CPC(M-L) questions why there should be any public financing of political parties as such. It is one thing to permit political parties to provide tax receipts for contributions made by their supporters. However, present provisions for reimbursement for candidate's expenses in an electoral system whose outcome is prejudiced by the unfair distribution of wealth perpetuates an unfair playing field, influence-peddling and contributes to the credibility and legitimacy crisis.

The real anti-democratic nature of the provisions on party financing come into clear relief when they are considered, amongst other things, in the context of the provision that the National President must endorse the nomination of party candidates. These two provisions taken together constitute a legislative scheme which is bound to engender and legitimize pork-barrel politics. In the recent election the Liberal Party utilized Section 81(1)(h) to parachute candidates into several constituencies over the objection of the local party organizations. Far from being an equity measure to guarantee fair representation of women, it is a mechanism which increases the marginalization of the polity in which the fortunes and future of would-be MPs are tied to "political affiliation," a defined term in the Act.

We also question the magic number of 12 MPs as having any legitimate significance in terms of the allocation of resources, with this pseudo-category of "recognized political party". It is not democratic to allocate privileges or resources on the basis of the party machine. Funds currently allocated to MPs to operate party constituency offices should be turned over to local, elected Electoral Commissions to whom the Member of Parliament is responsible on a day-to-day basis.

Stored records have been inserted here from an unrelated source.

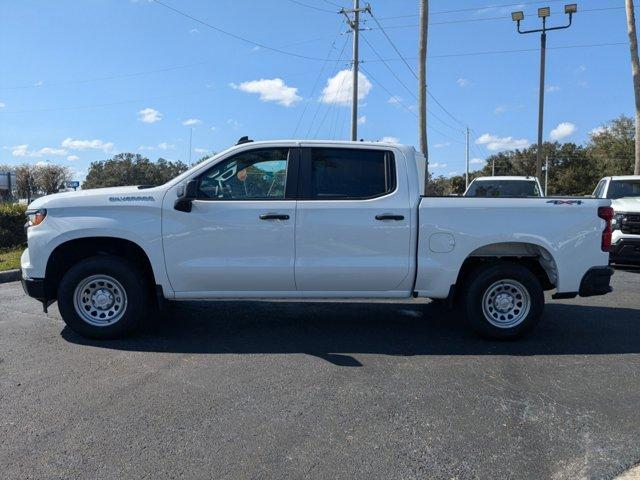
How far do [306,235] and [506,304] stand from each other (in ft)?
7.29

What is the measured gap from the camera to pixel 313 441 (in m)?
3.59

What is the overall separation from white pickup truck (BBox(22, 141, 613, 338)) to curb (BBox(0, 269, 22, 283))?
477 cm

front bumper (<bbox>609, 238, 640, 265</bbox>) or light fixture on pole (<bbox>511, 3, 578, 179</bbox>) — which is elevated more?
light fixture on pole (<bbox>511, 3, 578, 179</bbox>)

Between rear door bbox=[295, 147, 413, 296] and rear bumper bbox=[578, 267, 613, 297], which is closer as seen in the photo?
rear door bbox=[295, 147, 413, 296]

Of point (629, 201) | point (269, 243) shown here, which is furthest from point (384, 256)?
point (629, 201)

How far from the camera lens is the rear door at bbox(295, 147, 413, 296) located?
5.52 m

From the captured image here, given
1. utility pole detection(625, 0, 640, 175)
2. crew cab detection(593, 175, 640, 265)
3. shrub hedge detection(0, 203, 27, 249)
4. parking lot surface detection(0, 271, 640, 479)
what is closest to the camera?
parking lot surface detection(0, 271, 640, 479)

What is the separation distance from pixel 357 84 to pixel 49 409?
2457 centimetres

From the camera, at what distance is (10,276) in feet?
32.0

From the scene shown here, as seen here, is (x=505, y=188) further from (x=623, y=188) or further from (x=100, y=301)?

The entire electoral process should be organized in the open with no privileges whatever going to political parties. This measure alone would raise the stature of the politician and political institutions from what it is today.

The Canadian Encyclopedia sums up the question of financial support concerning the Liberal Party in this way:

The Liberals traditionally raised election campaign money from big businessmen and to a lesser extent, small entrepreneurs. Since the introduction of the Election Expenses Act (1974), reliance on business funding has dramatically declined in favour of tax-deductible member donations and direct subsidies from the public purse. (p. 1003)

It is clear that the electoral process puts political parties in power. But it also dictates the functioning of such political parties. Once having gotten "first-past-the-post", elected Members of Parliament are manipulated and controlled by the "party machines" which derive their sustenance in large measure from the financial and other provisions of the electoral law which privilege political parties, and within that some parties more than others.

The whole party financing scheme serves the interests of wealth and privilege and consolidates the stranglehold of the Party on the independence of thought and action of the Member of Parliament. Whereas, as a Party member, an individual is free to agree to such a condition of membership in a political party in which he or she freely chooses to associate, this cannot be a condition for membership in the Parliament of Canada.